● SOURCE MATERIAL:
::::::::

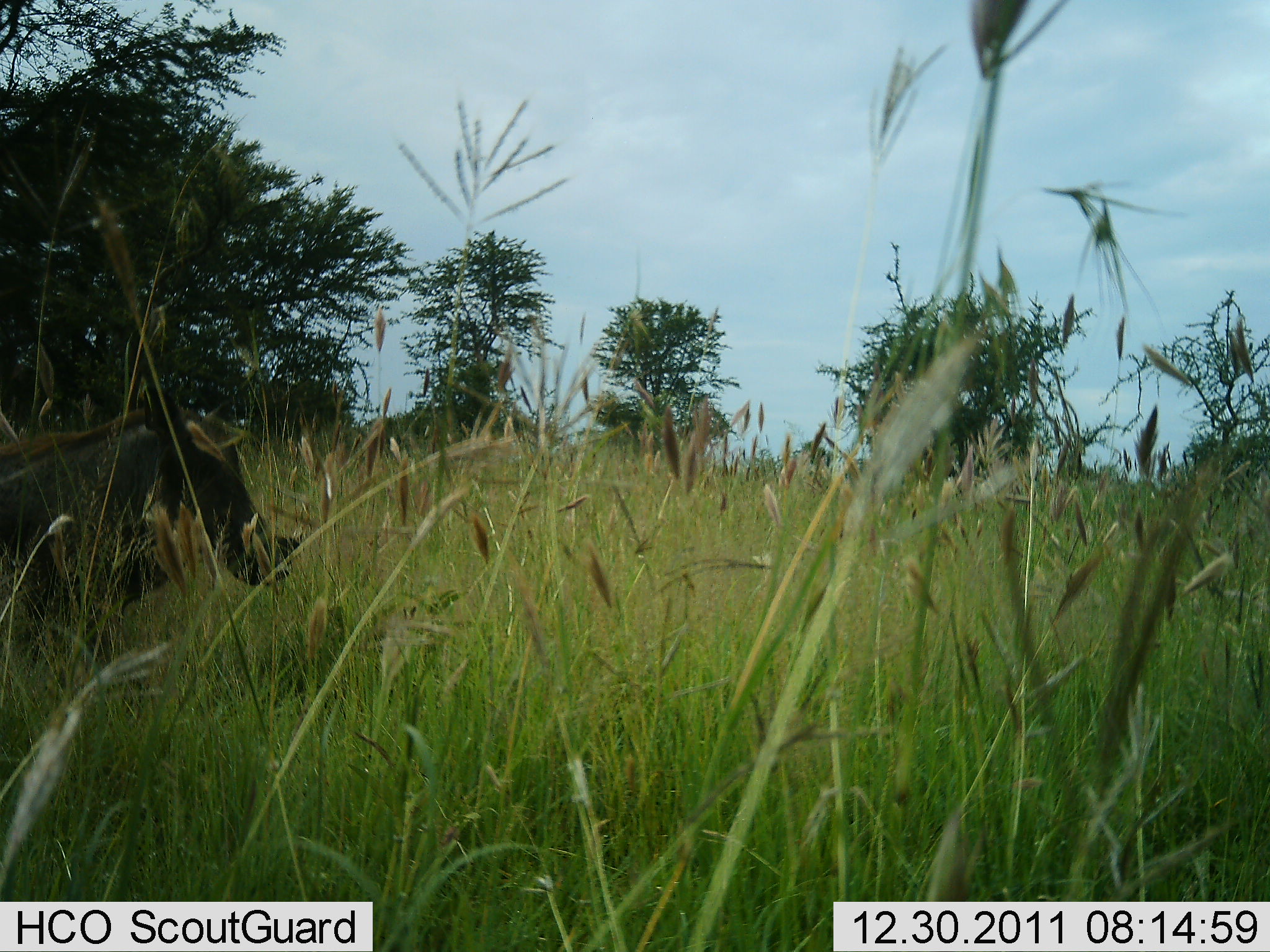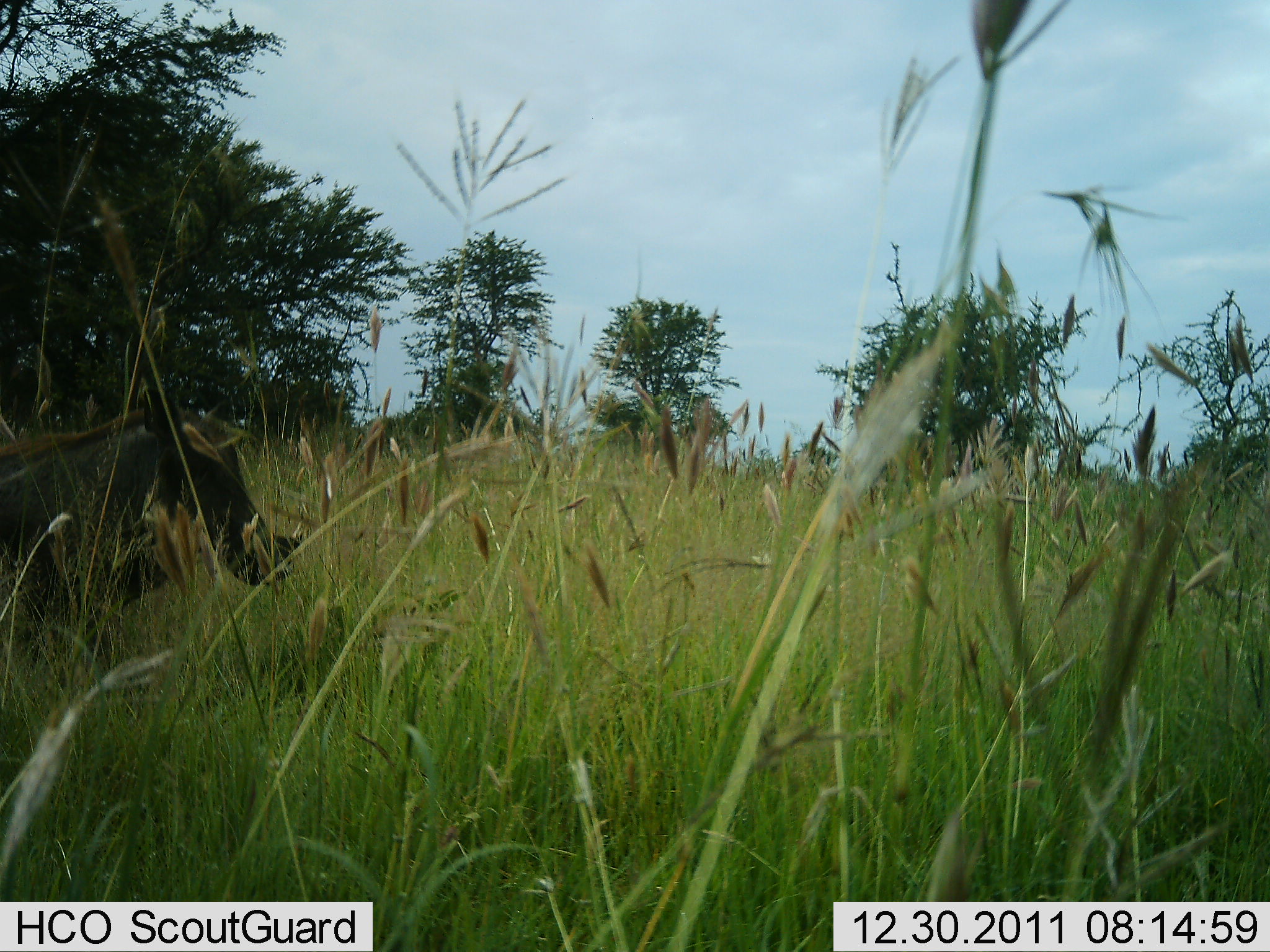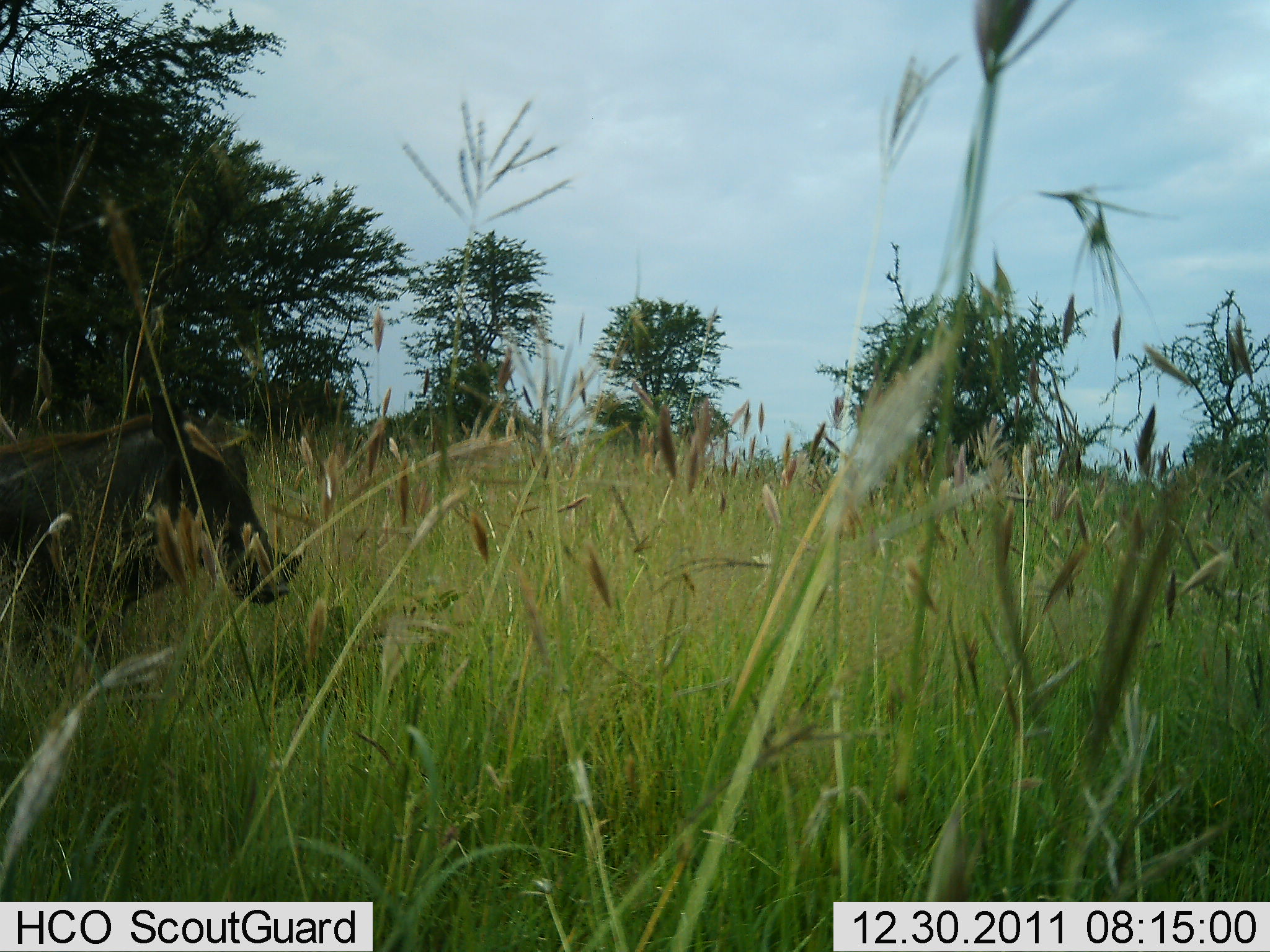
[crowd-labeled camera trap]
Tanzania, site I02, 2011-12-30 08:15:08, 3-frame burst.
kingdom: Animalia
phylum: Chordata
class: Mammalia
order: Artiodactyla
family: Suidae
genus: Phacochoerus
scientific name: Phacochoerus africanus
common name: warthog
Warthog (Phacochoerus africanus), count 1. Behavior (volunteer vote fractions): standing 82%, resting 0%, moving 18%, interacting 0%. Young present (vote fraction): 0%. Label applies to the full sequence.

::::::::

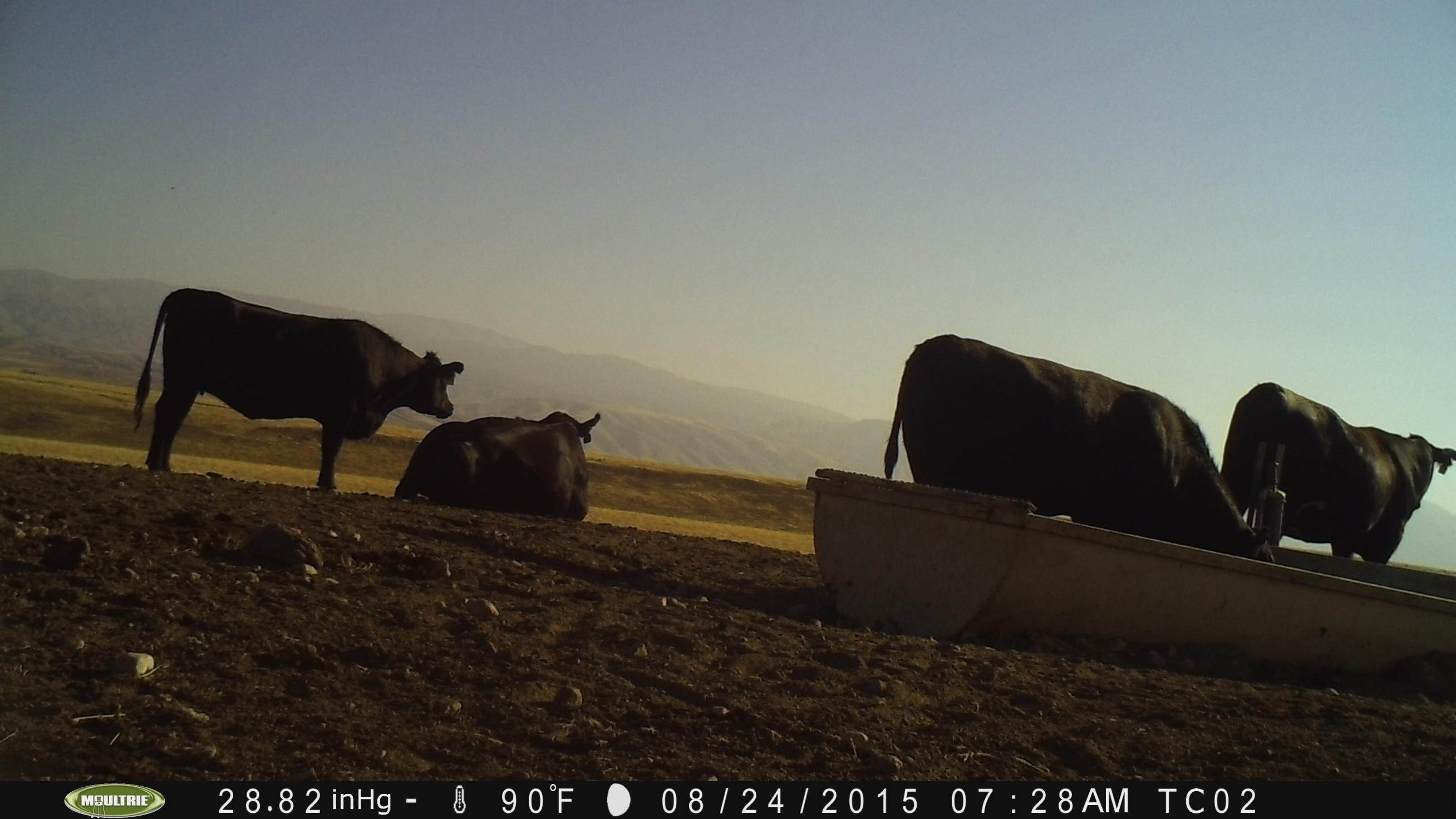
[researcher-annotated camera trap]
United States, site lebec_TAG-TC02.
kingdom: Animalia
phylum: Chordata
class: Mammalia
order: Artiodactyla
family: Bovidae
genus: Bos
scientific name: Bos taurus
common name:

::::::::

● WORK TO COMPLETE:
Check each line above for the word "camera" and copy the ones that have it.

● COMPLETED EXERCISE:
[crowd-labeled camera trap]
[researcher-annotated camera trap]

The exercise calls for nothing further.